Du wirst zu einem Wissenschaftler – der sich selbst und den Schöpfer erforscht, was eigentlich, dasselbe ist! Immerhin habt ihr jetzt ein gemeinsamer Teil, der für dich zugänglich ist.

So erhältst du die Möglichkeit, die spirituelle, die „menschliche“ Ebene zu erforschen.

Aus einem Unterricht über den Artikel „Eine Dienerin, die zur Erbin ihrer Herrin wird“, 15.12.2010

 

Es möge zwar anstrengend sein, aber wunderbar!

Eine Frage, die ich erhielt: Der wöchentliche Artikel „Waigash“ ist voller Tränen, Treffen und dramatischen Ereignissen, welche viele Menschen bewegen. Was ruft die Nervosität bei Ihnen in diesem Artikel hervor?

Meine Antwort: Der Mensch geht sehr tragische, akute Zustände durch, die Zustände der Unbegreiflichkeit, der Desorientierung… Er ähnelt einem Kleinkind, welches sich im Wald oder einem absolut unbekanntem Platz vorfindet. Es weiß nicht was zu tun ist, an wen es sich wenden kann, es befindet sich in besonders erschreckenden Situationen, es ist ganz verwirrt…

Für Gewöhnlich durchleben wir etwas, indem wir uns an die Zustände erinnern, die wir im Leben durchgegangen sind, das Gleiche ist es in der Spiritualität, wenn ich mich daran erinnere, fühle ich die Aufregung.

Jetzt haben diese Erinnerungen, eine gewisse Leichtigkeit, du schaust auf die Vergangenheit mit Liebe zurück, wie auf ein Kind, aber damals waren es sehr anstrengende Zustände! Der Mensch weiß nicht, wie er da raus kommen kann, und ohne die Unterstützung des Lehrers, der sich in der Nähe befindet, wäre es meiner Ansicht nach, noch unmöglicher.

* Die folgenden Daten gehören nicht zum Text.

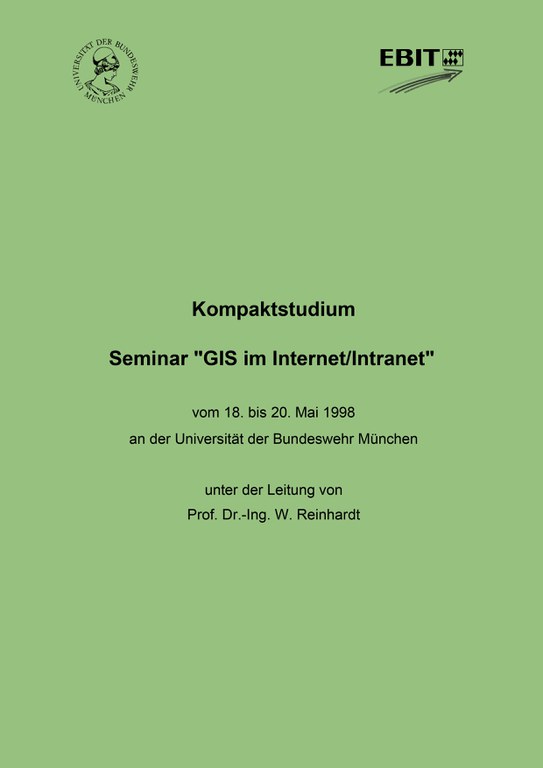 UNIVERSITÄT DER BUNDESWEHR MÜNCHEN

EBIT

Kompaktstudium

Seminar "GIS im Internet/Intranet"

vom 18. bis 20. Mai 1998
an der Universität der Bundeswehr München

unter der Leitung von
Prof. Dr.-Ing. W. Reinhardt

Heute sollte die gesamte Welt zu der Korrektur kommen, aus diesem Grund haben wir eine Gruppe und die Verbreitung, denn das ist eine viel stärkere und breitere Unterstützung von Millionen von Menschen, die sich mit uns in einem System befinden. Doch damit, sollte sie trotzdem individuell bleiben, und jeder durchgeht sie auf der Basis seiner inneren Eindrücke. (Damit ist wohl die Welt gemeint)

Das sind unglaubliche Zustände! Sogar wenn sie zu der Zeit sehr unangenehm sind und in dem du diese durchgehst, sind sie trotzdem wunderbar! Sie geben dir die Tiefe der Begreiflichkeit, die Tiefe der Empfindung der gesamten Schöpfung, welche später kommt!

Der Mensch fängt an, endlich zu sehen, zu empfinden und sich einzuschalten gleichzeitig in alle Welten! Deswegen sollte darauf nicht verzichtet werden, wir sollen voranschreiten, und wir kommen in „ das gelobte Land“.